→ **原文抜粋**
════════════════

特許第3294605号公報 特開2006−218169号公報
SPFS等を臨床検査システムで実用化し、たとえば1時間程度で問診、採血、検査、およびその結果に基づく診断が行えるようにすることを考慮した場合、測定データの精度保証は極めて重要であり、かつ短時間の測定でそれを実現することが望まれる。
本発明は、SPFS等の測定系において用いることのできる、従来よりも測定精度を高
めるための手段を提供することを目的とする。
本発明者は、SPFS等において金属薄膜に励起光を照射したときに、表面プラズモン共鳴に由来する増強されたエバネッセント波(非伝播光)のみが発生するわけではなく、おそらくセンサ表面の金属薄膜の態様(たとえば微細な凹凸、膜厚、金属種)に起因する複数種の伝播光(本発明において「プラズモン散乱光」と称する。)も発生することを見出した。
プラズモン散乱光の主成分は金属薄膜に入射した励起光と同一の波長成分であり、そのような波長成分も蛍光色素を励起しうるため、蛍光色素が生ずる蛍光の一部は(増強されたエバネッセント波由来の励起光波長成分ではなく)プラズモン散乱光の励起光波長成分に由来しうる。また、プラズモン散乱光の一部は、アナライトを標識する蛍光色素が発する蛍光と同一の波長成分であるため、光検出器で測定された蛍光の一部はプラズモン散乱光の蛍光波長成分に由来しうる。しかも、プラズモン散乱光の要因となる金属薄膜の微細な凹凸などはセンサ(製造ロット)ごとに相違するため、上記のようなプラズモン散乱光による影響の程度は一定ではない。

════════════════

→ **課題について**
SPFSに関する抜粋の「本発明者は、SPFS等におい」から「る影響の程度は一定ではない。」までを、「プラズモン散乱光」を「表面散乱光」に置き換えた形に更新して示してください。 記録はこの作業には関わらない。

[保存済みの記録]

════════════════

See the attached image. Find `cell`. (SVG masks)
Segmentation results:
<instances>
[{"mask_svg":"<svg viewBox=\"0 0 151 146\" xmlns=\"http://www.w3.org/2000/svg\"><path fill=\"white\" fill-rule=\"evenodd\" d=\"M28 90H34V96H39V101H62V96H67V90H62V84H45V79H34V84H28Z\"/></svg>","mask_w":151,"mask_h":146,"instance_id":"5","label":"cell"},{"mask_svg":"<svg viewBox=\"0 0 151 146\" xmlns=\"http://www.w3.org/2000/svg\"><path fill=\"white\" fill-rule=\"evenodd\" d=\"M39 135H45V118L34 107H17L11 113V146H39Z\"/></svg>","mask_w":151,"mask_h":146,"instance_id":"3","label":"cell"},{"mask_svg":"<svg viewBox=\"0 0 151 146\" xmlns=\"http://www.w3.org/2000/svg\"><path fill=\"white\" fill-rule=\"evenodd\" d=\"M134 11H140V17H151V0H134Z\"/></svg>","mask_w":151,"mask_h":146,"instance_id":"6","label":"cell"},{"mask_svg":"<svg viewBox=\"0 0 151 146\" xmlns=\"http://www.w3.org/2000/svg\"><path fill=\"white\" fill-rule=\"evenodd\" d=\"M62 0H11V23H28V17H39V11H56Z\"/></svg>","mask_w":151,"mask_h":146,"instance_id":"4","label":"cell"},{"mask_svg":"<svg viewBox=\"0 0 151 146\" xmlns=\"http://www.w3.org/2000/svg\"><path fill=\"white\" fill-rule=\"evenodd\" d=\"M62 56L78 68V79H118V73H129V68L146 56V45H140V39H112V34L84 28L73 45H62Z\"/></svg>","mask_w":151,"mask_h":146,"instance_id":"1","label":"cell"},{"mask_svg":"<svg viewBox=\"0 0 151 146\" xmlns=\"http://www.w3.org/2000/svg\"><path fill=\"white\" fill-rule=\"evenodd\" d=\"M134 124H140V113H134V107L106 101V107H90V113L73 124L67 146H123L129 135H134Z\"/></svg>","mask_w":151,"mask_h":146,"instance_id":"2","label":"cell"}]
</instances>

════════════════

→ **出力結果**
本発明者は、SPFS等において金属薄膜に励起光を照射したときに、表面プラズモン共鳴に由来する増強されたエバネッセント波(非伝播光)のみが発生するわけではなく、おそらくセンサ表面の金属薄膜の態様(たとえば微細な凹凸、膜厚、金属種)に起因する複数種の伝播光(本発明において「表面散乱光」と称する。)も発生することを見出した。
表面散乱光の主成分は金属薄膜に入射した励起光と同一の波長成分であり、そのような波長成分も蛍光色素を励起しうるため、蛍光色素が生ずる蛍光の一部は(増強されたエバネッセント波由来の励起光波長成分ではなく)表面散乱光の励起光波長成分に由来しうる。また、表面散乱光の一部は、アナライトを標識する蛍光色素が発する蛍光と同一の波長成分であるため、光検出器で測定された蛍光の一部は表面散乱光の蛍光波長成分に由来しうる。しかも、表面散乱光の要因となる金属薄膜の微細な凹凸などはセンサ(製造ロット)ごとに相違するため、上記のような表面散乱光による影響の程度は一定ではない。